**Reading passage**
-.-.-
As our nation turns to Veterans Day to appreciate the heroes who serve our country, this year we owe a special debt of gratitude to the many skilled veterans who are blind or have other disabilities who are manufacturing personal protective equipment (PPE) and other essential supplies and services necessary in the fight against COVID-19. These veterans find themselves in a uniquely difficult position in America: they answered the call to serve, yet we, as a country, must do more to provide sufficient opportunities for them to have meaningful employment, financial security, and a chance to build their own American Dream.

More than 130,000 veterans are legally blind and 1 million more have low vision. In today’s job market, being blind or visually impaired can unnecessarily restrict a veteran’s ability to find work. Among working-age Americans who are blind, nearly 70 percent are not employed, including the hundreds of thousands who served in the armed forces. In addition, many veterans who are blind are underemployed.

Businesses can thank these veterans by opening the door to greater opportunities for this untapped workforce. Organizations must make a commitment to their communities to employ, raise up, and celebrate veterans with disabilities, including veterans who are blind. And what better time to make that commitment than Veterans Day?

For more than 80 years, people who are blind, including many veterans, have been producing products and delivering services for the U.S. military as part of National Industries for the Blind’s (NIB) nationwide network of associated nonprofit agencies.
-.-.-
**Extracted material**
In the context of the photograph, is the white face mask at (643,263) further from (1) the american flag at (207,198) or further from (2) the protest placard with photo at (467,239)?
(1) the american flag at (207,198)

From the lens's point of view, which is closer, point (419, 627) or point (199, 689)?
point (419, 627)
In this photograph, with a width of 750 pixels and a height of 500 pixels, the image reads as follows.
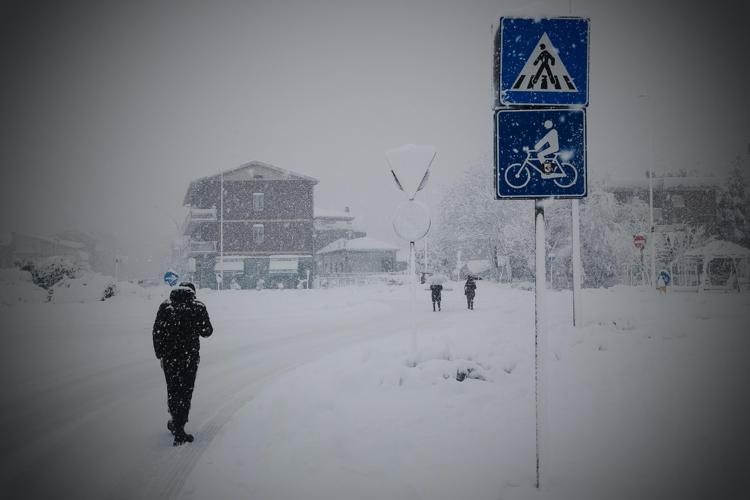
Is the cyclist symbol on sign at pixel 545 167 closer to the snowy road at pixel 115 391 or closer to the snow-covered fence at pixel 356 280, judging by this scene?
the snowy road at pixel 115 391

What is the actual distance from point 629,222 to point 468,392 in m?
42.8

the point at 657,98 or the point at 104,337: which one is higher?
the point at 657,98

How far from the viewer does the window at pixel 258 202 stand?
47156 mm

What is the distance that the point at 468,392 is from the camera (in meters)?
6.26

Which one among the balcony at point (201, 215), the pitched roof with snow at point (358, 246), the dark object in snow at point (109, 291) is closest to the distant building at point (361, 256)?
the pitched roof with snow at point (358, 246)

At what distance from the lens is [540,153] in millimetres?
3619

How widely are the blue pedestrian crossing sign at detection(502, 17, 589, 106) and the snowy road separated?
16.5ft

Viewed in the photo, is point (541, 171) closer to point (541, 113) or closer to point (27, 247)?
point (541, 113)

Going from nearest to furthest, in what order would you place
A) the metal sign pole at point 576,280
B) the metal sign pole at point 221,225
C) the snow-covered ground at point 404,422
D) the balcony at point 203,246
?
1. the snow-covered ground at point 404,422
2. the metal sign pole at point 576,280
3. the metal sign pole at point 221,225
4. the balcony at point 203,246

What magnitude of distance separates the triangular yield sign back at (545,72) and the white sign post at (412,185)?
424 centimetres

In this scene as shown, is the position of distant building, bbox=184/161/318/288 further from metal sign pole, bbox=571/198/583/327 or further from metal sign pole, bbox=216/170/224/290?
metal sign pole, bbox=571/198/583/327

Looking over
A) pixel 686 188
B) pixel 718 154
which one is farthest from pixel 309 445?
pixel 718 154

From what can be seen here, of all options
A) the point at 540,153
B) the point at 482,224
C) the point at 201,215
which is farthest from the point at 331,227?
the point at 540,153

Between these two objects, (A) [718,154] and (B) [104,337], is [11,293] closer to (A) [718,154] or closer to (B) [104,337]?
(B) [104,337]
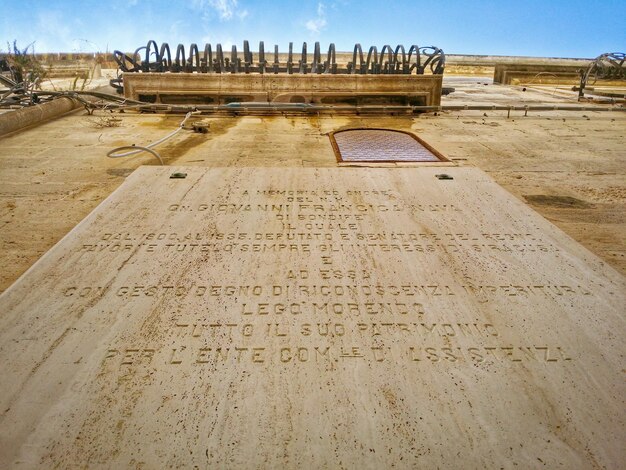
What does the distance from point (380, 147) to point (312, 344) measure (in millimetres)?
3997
-.-.-
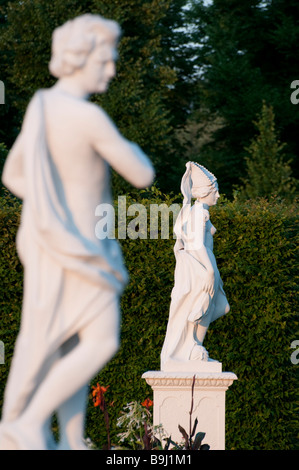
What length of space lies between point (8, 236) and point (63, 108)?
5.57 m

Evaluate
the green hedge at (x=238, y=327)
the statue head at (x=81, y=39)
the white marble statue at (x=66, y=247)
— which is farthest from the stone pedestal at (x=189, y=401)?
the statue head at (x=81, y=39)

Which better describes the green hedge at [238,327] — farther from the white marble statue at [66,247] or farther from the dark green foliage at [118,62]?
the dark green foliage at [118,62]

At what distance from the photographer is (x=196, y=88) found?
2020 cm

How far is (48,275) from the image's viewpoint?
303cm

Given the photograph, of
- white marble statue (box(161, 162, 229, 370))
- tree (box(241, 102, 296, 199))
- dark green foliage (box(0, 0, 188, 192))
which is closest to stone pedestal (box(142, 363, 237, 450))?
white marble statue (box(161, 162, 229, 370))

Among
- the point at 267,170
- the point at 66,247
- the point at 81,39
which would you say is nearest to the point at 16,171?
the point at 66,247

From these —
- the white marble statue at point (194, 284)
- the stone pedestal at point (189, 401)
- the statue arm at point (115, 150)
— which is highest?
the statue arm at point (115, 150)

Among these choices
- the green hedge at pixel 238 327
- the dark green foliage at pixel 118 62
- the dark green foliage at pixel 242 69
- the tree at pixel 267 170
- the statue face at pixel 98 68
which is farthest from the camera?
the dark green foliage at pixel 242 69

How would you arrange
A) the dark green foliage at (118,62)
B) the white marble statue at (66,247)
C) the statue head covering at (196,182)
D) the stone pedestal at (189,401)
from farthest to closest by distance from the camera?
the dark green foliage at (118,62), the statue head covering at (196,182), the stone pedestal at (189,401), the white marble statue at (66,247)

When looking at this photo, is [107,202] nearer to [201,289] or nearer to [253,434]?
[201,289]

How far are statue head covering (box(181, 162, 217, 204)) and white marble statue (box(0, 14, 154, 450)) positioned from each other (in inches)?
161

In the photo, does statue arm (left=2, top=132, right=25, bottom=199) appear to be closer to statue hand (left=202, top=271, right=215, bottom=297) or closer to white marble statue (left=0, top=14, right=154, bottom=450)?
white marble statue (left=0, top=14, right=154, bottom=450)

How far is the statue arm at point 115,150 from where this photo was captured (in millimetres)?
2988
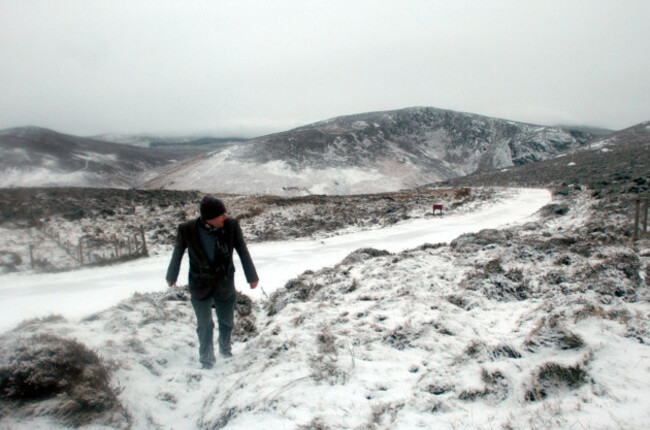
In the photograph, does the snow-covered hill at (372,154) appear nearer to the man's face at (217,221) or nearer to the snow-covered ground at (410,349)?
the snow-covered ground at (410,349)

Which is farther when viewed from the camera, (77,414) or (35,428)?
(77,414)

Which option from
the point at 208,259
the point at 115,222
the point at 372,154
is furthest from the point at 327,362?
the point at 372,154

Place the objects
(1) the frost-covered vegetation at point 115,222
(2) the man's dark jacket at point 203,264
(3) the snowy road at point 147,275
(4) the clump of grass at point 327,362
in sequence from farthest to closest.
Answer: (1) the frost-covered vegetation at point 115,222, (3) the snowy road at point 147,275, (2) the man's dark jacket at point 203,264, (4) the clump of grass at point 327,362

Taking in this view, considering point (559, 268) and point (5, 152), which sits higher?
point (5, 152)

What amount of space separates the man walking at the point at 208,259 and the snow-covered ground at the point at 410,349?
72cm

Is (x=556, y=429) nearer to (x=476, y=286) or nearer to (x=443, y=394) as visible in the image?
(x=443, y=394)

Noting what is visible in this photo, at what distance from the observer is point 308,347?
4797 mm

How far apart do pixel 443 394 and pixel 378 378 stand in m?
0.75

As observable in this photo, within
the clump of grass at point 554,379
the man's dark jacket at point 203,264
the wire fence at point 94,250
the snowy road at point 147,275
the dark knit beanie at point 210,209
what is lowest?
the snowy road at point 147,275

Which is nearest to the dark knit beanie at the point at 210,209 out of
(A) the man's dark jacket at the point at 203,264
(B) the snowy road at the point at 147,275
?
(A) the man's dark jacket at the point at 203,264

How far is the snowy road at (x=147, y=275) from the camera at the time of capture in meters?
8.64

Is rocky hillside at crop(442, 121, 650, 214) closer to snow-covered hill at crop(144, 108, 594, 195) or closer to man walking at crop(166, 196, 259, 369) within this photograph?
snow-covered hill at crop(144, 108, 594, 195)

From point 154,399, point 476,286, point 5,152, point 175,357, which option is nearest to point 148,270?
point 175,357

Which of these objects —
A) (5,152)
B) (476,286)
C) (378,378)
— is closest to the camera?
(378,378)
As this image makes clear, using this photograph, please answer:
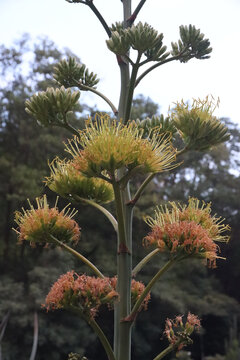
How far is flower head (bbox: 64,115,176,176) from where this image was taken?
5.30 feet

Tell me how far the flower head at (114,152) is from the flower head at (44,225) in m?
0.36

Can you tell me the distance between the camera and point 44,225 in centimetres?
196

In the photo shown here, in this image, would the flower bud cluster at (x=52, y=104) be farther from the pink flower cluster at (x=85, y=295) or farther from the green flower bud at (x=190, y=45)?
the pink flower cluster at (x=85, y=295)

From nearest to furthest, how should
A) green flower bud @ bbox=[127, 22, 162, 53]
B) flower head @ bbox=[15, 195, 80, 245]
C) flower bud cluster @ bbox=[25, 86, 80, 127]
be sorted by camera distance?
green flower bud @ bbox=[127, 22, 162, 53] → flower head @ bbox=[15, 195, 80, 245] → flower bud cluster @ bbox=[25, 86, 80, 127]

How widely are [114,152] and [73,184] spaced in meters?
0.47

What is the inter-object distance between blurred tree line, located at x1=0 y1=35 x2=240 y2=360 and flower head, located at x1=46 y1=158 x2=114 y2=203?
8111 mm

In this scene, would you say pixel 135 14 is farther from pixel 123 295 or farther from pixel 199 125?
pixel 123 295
-.-.-
**Your instructions**
Would you set down the whole passage on Veterans Day and blind veterans, word for word?

**Problem solution**
As our nation turns to Veterans Day to appreciate the heroes who serve our country, this year we owe a special debt of gratitude to the many skilled veterans who are blind or have other disabilities who are manufacturing personal protective equipment (PPE) and other essential supplies and services necessary in the fight against COVID-19. These veterans find themselves in a uniquely difficult position in America: they answered the call to serve, yet we, as a country, must do more to provide sufficient opportunities for them to have meaningful employment, financial security, and a chance to build their own American Dream.

More than 130,000 veterans are legally blind and 1 million more have low vision. In today’s job market, being blind or visually impaired can unnecessarily restrict a veteran’s ability to find work. Among working-age Americans who are blind, nearly 70 percent are not employed, including the hundreds of thousands who served in the armed forces. In addition, many veterans who are blind are underemployed.

Businesses can thank these veterans by opening the door to greater opportunities for this untapped workforce. Organizations must make a commitment to their communities to employ, raise up, and celebrate veterans with disabilities, including veterans who are blind. And what better time to make that commitment than Veterans Day?

For more than 80 years, people who are blind, including many veterans, have been producing products and delivering services for the U.S. military as part of National Industries for the Blind’s (NIB) nationwide network of associated nonprofit agencies.